Kett’s rebellion was roundly condemned in written histories for hundreds of years thereafter, until eventually rehabilitated by later leftist movements, from 1800s Socialists to this millennium’s Occupy and Green Party. 

Commons don’t exist anymore; all that’s left are public parks with vestigial names, like Boston Common.

 And this is how the larger story goes. Whether peasants petitioned the various levels of feudal power, engaged in scattered direct action, or rose up in open revolt (from Kett to the Midland levelers to countless more), the outcome was, eventually, the same. The lords/landowners had access to all of the relevant levers of power: local military supremacy in their estates, escalation dominance through royal armies, and law-making authority in Parliament.

And so they won.

Commons don’t exist anymore; all that’s left are public parks with vestigial names, like Boston Common. For that matter, English peasantry doesn’t really exist anymore either. There are plenty of poor people in England but few to none of them rely on common forage to put food on the table, or common pasturage to feed their cow, or sheep. Or goose.

* * * * *

Enclosure was a rich person’s movement and so it leaves a long trail of rich people’s apologetics. You can read in an economics textbook about how the Tragedy of the Commons—the supposed “economic law” that shared resources are not properly maintained—made traditional lifeways inefficient (they weren’t) or doomed to natural collapse (they didn’t). You can read about how the enclosure movement helped spur the industrial revolution by pushing the rural peasantry off of the land and into the big cities (this is probably true, but it’s truly weird to see this presented as a simple, positive, natural turn of events). Your economics textbooks will not tell you that enclosures were often criminal assaults on peasants’ recognized rights; they will not spare a single paragraph for the peasants who went hungry because their goose could no longer feed.

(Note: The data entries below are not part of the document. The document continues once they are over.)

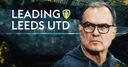 Documentary: Leading Leeds United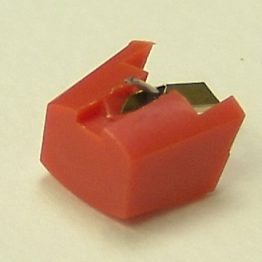 e003723 e003723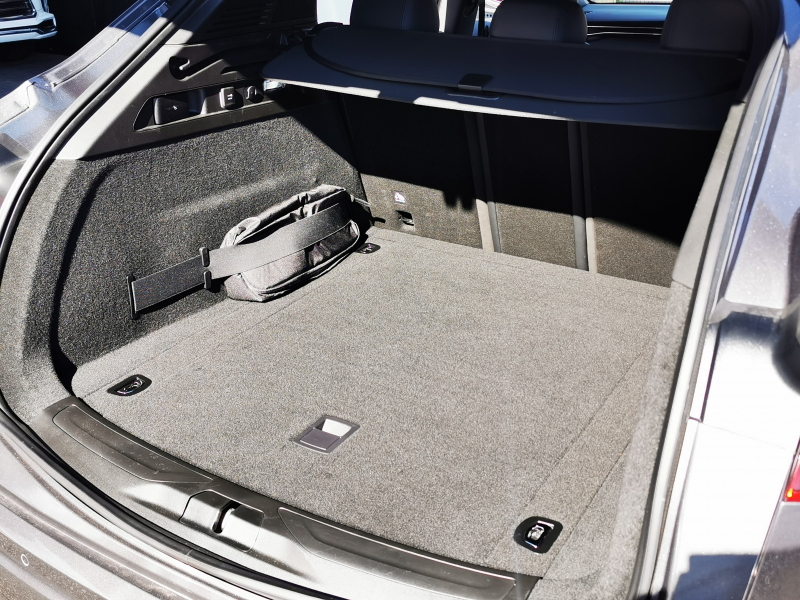 マセラティ グレカーレ 中古車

But there is a protest poem. It is anonymous and undated. It goes like this:

The law locks up the man or woman

Who steals the goose from off the common

But leaves the greater villain loose

Who steals the common from off the goose

And so on. It’s not the best piece of English poetic verse ever written. But it captures the fundamental alliance between state and capital better than countless more-sophisticated essays. 

And it has some advice:

Geese will still a common lack

Till they go and steal it back

* * * * *

Of course, the solution isn’t to go find the nearest landlord and tear down their fence. At the end of the day, the pastoral chaos of Untitled Goose Game is less about praxis than it is about passion; not so much Project Cybersin as spray-painted graffiti reading “The People United Will Never Be Defeated!” When you play as Comrade Goose you never develop a detailed political program. But you do practice virtues central to vital leftist movements throughout history: indifference to existing property structures, skepticism of authority, and a fearless willingness to engage in direct action.

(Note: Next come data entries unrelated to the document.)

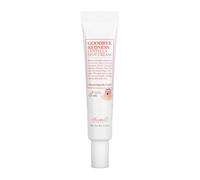 Benton Goodbye Redness Centella Spot Cream 15g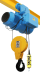   :     .   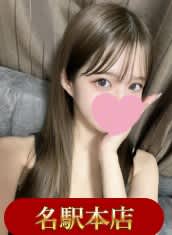 jtqhawmabketynbigo4p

And so it’s worth keeping the goose in mind as we plunge headlong from industrial present into cybernetic future. In the 20th century the social-democratic settlement created a vast new dimension of common good for ordinary people, and the suits are still trying to carve it to pieces and feed it to the billionaires. In our 21st century sundry digital commons have effloresced in a great Cambrian explosion; and new landlords are building their fences and sharpening their knives.

The commons can serve us all; but we need to defend it. 

We could do worse than to imitate that happy warrior of freedom and equality, who topples fences, plunders fields, and lays waste the pride of the landlord; whose very body is a raised flag against the state-capital alliance; whose wings snap brooms and whose beak steals money; whose only battle cry is HONK.